Fiberglass tends to be the strongest and longest-lasting material for water slides. It's also relatively low-maintenance for more accessible pool care.

Molded Polyethylene

Nowadays, most pool slides available on the market are made from molded polyethylene. This plastic is almost as robust as fiberglass and just as tough, resisting heat, weather, and pool chemicals such as chlorine.

Polyethylene slides are often the best choice for those on a budget. Though they don't always last as long, they tend to be cheaper than their fiberglass counterparts and hold their shape well throughout the years. 

Price

You can find pool slides in just about any price range, from simple budget options to waterpark-grade feats of engineering. 

In general, the larger your slide or more complex the design, the more you can expect to pay. Thanks to the additional materials and installation costs, tube slides also demand a higher price. 

You can expect to pay around $1500 on the low end for a CPSC-compliant backyard pool slide. In general, you'll only find simple straight and curved slides at this price, usually in a limited number of color options.

Models with water slide accessories such as waterfalls and faux boulders can run more than $10,000 to $15,000 per unit. For the real deal options, it can cost upwards of $30,000.

Contact us to learn more about our water slides.

Prepping Your Pool

Once you have your slide picked out, it's still not quite time to crack out the DIY tools. First, you need to prepare your pool area to ensure that the installation process goes as smoothly as possible.

You should clear the area immediately around your pool so that you have plenty of space to work safely. Make sure that there are no tripping hazards such as loose hoses or pool toys.

If the concrete where you plan to place your pool slide is dirty, now is a good time to do any cleaning and repairs that it needs. Once your slide is in place, it will be much more challenging to clean the area underneath.

With severely stained or aged concrete, you may want to invest in a pressure washer for quick and efficient cleaning. If you want to keep your project budget down, you can also rent a pressure washer for a fraction of the cost.

Before you start assembling your slide, you may want to lay down a tarp or blanket where you plan to work. Doing this will prevent any scratches on the surface that could affect sliding speed or overall comfort. 

It's also a good idea to collect all of the tools that you'll need in one place before you get to work. You won't have to worry about running off to the garage while trying to support heavy fixtures. For most assemblies, you'll need: 

  • A set of socket wrenches
  • Pliers and vice grips
  • A hammer and appropriately sized nails
  • A screwdriver and appropriately sized screws
  • A hex key set
  • A rotary hammer drill
  • Measuring tape and a level

How to Install a Pool Slide

While you can hire a professional to install your slide, in many cases, it's easy enough to do yourself without any advanced DIY skills. Often, it only takes a matter of hours to assemble and install a slide. 

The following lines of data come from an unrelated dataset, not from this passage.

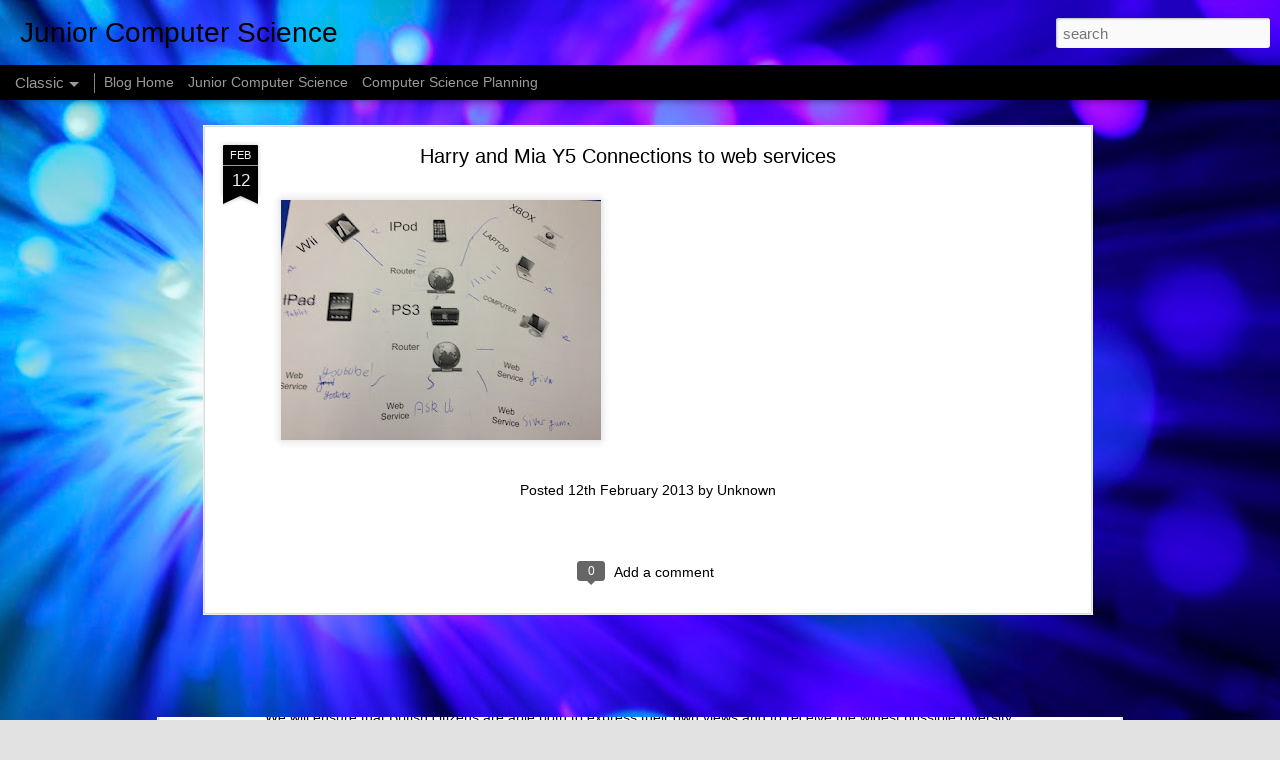

--- FILE ---
content_type: text/html; charset=UTF-8
request_url: https://www.blogger.com/video.g?token=AD6v5dxcn7vrBnzuUIi4k9A2BCLq8NLHEd4-kHEy6-w8jvTRubej95WevpPW6OZzX_7RVXTmKg4KBNBbFprmenlH3g
body_size: 390
content:
<!DOCTYPE HTML PUBLIC "-//W3C//DTD HTML 4.01//EN" "http://www.w3.org/TR/html4/strict.dtd"><html dir="ltr"><head><style type="text/css">
        body,
        .main,
        #videocontainer,
        .thumbnail-holder,
        .play-button {
          background: black;
          height: 100vh;
          margin: 0;
          overflow: hidden;
          position: absolute;
          width: 100%;
        }

        #videocontainer.type-BLOGGER_UPLOADED .thumbnail-holder {
          background-size: contain;
        }

        .thumbnail-holder {
          background-repeat: no-repeat;
          background-position: center;
          z-index: 10;
        }

        .play-button {
          background: url('https://www.gstatic.com/images/icons/material/system/1x/play_arrow_white_48dp.png') rgba(0,0,0,0.1) no-repeat center;
          cursor: pointer;
          display: block;
          z-index: 20;
        }
      </style>
<script type="text/javascript">
        var VIDEO_CONFIG = {"thumbnail":"https://i9.ytimg.com/vi_blogger/_Xlwy78RiRc/1.jpg?sqp=CIittcsGGPDEAfqGspsBBgjAAhC0AQ&rs=AMzJL3navr1vPuzWXeRkbeUF22AY6EbW1Q","iframe_id":"","allow_resize":false,"streams":[{"play_url":"https://rr2---sn-q4fzen7l.googlevideo.com/videoplayback?expire=1768802056&ei=iFZtadK0IsvA_tcPhIGKqA0&ip=18.224.82.182&id=fd7970cbbf118917&itag=18&source=blogger&xpc=Egho7Zf3LnoBAQ%3D%3D&cps=0&met=1768773256,&mh=-W&mm=31&mn=sn-q4fzen7l&ms=au&mv=u&mvi=2&pl=20&rms=au,au&susc=bl&eaua=J4u3jgVranU&mime=video/mp4&vprv=1&rqh=1&dur=30.511&lmt=1422535999635541&mt=1768772171&sparams=expire,ei,ip,id,itag,source,xpc,susc,eaua,mime,vprv,rqh,dur,lmt&sig=AJfQdSswRgIhAIJ2gY2_cTBCMHFJAJ2ZqYaj6vijrIkAw0KRu8LkloZJAiEAoSG4fKkUFSbxN3reX15mOmRLJQe32PsUSZjLuaalwhI%3D&lsparams=cps,met,mh,mm,mn,ms,mv,mvi,pl,rms&lsig=APaTxxMwRAIgFbS9VCkfvxD2eV9pRAVDO_X77SX7Sg8d1XtEaF-LdFMCIBxGqy_xdelrLtdmG0EGhQDt8e-YMimIT3wNsTHSblrs","format_id":18}]}
      </script></head>
<body><div class="main"><div id="videocontainer" class="type-BLOGGER_UPLOADED"><div class="thumbnail-holder"></div>
<div class="play-button"></div></div></div>
<script type="text/javascript" src="https://www.blogger.com/static/v1/jsbin/3245339219-video_compiled.js"></script>
</body></html>

--- FILE ---
content_type: text/html; charset=UTF-8
request_url: https://www.blogger.com/video.g?token=AD6v5dw3xBIOHFPXJ6IiM7dtMyoHGO-8CgPLiu0aGnfLNMgpEo3PdaIdke-jIFld6zPGq9D7JS7gmgbl7kdCkDsevg
body_size: 332
content:
<!DOCTYPE HTML PUBLIC "-//W3C//DTD HTML 4.01//EN" "http://www.w3.org/TR/html4/strict.dtd"><html dir="ltr"><head><style type="text/css">
        body,
        .main,
        #videocontainer,
        .thumbnail-holder,
        .play-button {
          background: black;
          height: 100vh;
          margin: 0;
          overflow: hidden;
          position: absolute;
          width: 100%;
        }

        #videocontainer.type-BLOGGER_UPLOADED .thumbnail-holder {
          background-size: contain;
        }

        .thumbnail-holder {
          background-repeat: no-repeat;
          background-position: center;
          z-index: 10;
        }

        .play-button {
          background: url('https://www.gstatic.com/images/icons/material/system/1x/play_arrow_white_48dp.png') rgba(0,0,0,0.1) no-repeat center;
          cursor: pointer;
          display: block;
          z-index: 20;
        }
      </style>
<script type="text/javascript">
        var VIDEO_CONFIG = {"thumbnail":"https://i9.ytimg.com/vi_blogger/-IepexPYTBA/1.jpg?sqp=CIittcsGGPDEAfqGspsBBgjAAhC0AQ&rs=AMzJL3kJygM-4qcs4YRzjg-Yz5zUxwteAw","iframe_id":"","allow_resize":false,"streams":[{"play_url":"https://rr4---sn-q4fl6nzy.googlevideo.com/videoplayback?expire=1768802056&ei=iFZtadSvJ4Tt_tcP99OrkAI&ip=18.224.82.182&id=f887a97b13d84c10&itag=18&source=blogger&xpc=Egho7Zf3LnoBAQ%3D%3D&cps=6&met=1768773256,&mh=xo&mm=31&mn=sn-q4fl6nzy&ms=au&mv=u&mvi=4&pl=20&rms=au,au&susc=bl&eaua=J4u3jgVranU&mime=video/mp4&vprv=1&rqh=1&dur=19.272&lmt=1422535844300667&mt=1768772171&sparams=expire,ei,ip,id,itag,source,xpc,susc,eaua,mime,vprv,rqh,dur,lmt&sig=AJfQdSswRQIhAJIBBYl5iBFPmvURUQe3uKxwsGALjGsETt6eYsBiZ0IfAiBBcGdKre4J1GCfYTZEr3th9Ya1rOskWjCWmW4ZxOUTTg%3D%3D&lsparams=cps,met,mh,mm,mn,ms,mv,mvi,pl,rms&lsig=APaTxxMwRgIhAIWj-LaoS0ztrR9qzAoMAlBCPWrYA5tPe2cJ8d7_8iXmAiEAuEcHGWW09UaOHttxDAf4vNwaKT0LV8mQ6UcFlYbxPSQ%3D","format_id":18}]}
      </script></head>
<body><div class="main"><div id="videocontainer" class="type-BLOGGER_UPLOADED"><div class="thumbnail-holder"></div>
<div class="play-button"></div></div></div>
<script type="text/javascript" src="https://www.blogger.com/static/v1/jsbin/3245339219-video_compiled.js"></script>
</body></html>

--- FILE ---
content_type: text/html; charset=UTF-8
request_url: https://www.blogger.com/video.g?token=AD6v5dxe0u66eHjOLmmRSAv4a-DL6Z36Qd6O2kmGzFNfz0HLhiWiU7hLUmR7yxkr1oyPEjcpH2uYYdjiK8UuHn9d2w
body_size: 327
content:
<!DOCTYPE HTML PUBLIC "-//W3C//DTD HTML 4.01//EN" "http://www.w3.org/TR/html4/strict.dtd"><html dir="ltr"><head><style type="text/css">
        body,
        .main,
        #videocontainer,
        .thumbnail-holder,
        .play-button {
          background: black;
          height: 100vh;
          margin: 0;
          overflow: hidden;
          position: absolute;
          width: 100%;
        }

        #videocontainer.type-BLOGGER_UPLOADED .thumbnail-holder {
          background-size: contain;
        }

        .thumbnail-holder {
          background-repeat: no-repeat;
          background-position: center;
          z-index: 10;
        }

        .play-button {
          background: url('https://www.gstatic.com/images/icons/material/system/1x/play_arrow_white_48dp.png') rgba(0,0,0,0.1) no-repeat center;
          cursor: pointer;
          display: block;
          z-index: 20;
        }
      </style>
<script type="text/javascript">
        var VIDEO_CONFIG = {"thumbnail":"https://i9.ytimg.com/vi_blogger/qjLCS8oyKZQ/1.jpg?sqp=CIittcsGGPDEAfqGspsBBgjAAhC0AQ&rs=AMzJL3m8JmlrVmS0cI3NO3422F_WzCuglw","iframe_id":"","allow_resize":false,"streams":[{"play_url":"https://rr5---sn-q4fzen7e.googlevideo.com/videoplayback?expire=1768802056&ei=iFZtafrGKcyMmLQP1-Pm-QY&ip=18.224.82.182&id=aa32c24bca322994&itag=18&source=blogger&xpc=Egho7Zf3LnoBAQ%3D%3D&cps=0&met=1768773256,&mh=Bv&mm=31&mn=sn-q4fzen7e&ms=au&mv=u&mvi=5&pl=20&rms=au,au&susc=bl&eaua=J4u3jgVranU&mime=video/mp4&vprv=1&rqh=1&dur=2.832&lmt=1412454096147034&mt=1768772171&sparams=expire,ei,ip,id,itag,source,xpc,susc,eaua,mime,vprv,rqh,dur,lmt&sig=AJfQdSswRQIhAOtqsKAfN_u4jSIngocrhq7hgw3KemTly_6ZeyxybylgAiANrtObmMpZZu69x1uBP4VcO5HxSwHfSDl61TzK9D1UnA%3D%3D&lsparams=cps,met,mh,mm,mn,ms,mv,mvi,pl,rms&lsig=APaTxxMwRQIhAKUu3BBGmtZH0Lf64mX_xqGbGC4u-IOhee6aOg50yB3KAiBCeN3V-GGnzadniwwwlvSgYdDrFAgnJu1kHhPSZ4bcpA%3D%3D","format_id":18}]}
      </script></head>
<body><div class="main"><div id="videocontainer" class="type-BLOGGER_UPLOADED"><div class="thumbnail-holder"></div>
<div class="play-button"></div></div></div>
<script type="text/javascript" src="https://www.blogger.com/static/v1/jsbin/3245339219-video_compiled.js"></script>
</body></html>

While you can work with just one person, it's safer and easier to install a pool slide alongside a partner. This way, you won't be lifting and supporting heavy components yourself. 

While all manufacturer instructions will be slightly different, most water slides have a similar installation procedure. 

You must anchor the slide into the concrete of your deck by drilling holes using a rotary hammer drill. Once your secure anchors into the deck, tighten the nuts using pliers or a socket wrench to ensure that the slide's legs are stable and secure. 

With some slides, you can use a garden hose to supply a steady stream of water during use. Others include plumbing in the design that lets you connect the slide's water supply to your pool or home. While this can be a challenge, it will often save you on maintenance costs in the long run. 

The Bottom Line

There's no better way to improve your backyard pool than by adding a water slide. However, you need to make sure that you choose the right slide for your setup. That way, once you install your slide, you can have peace of mind that all of your friends and family will have a safe and enjoyable poolside experience.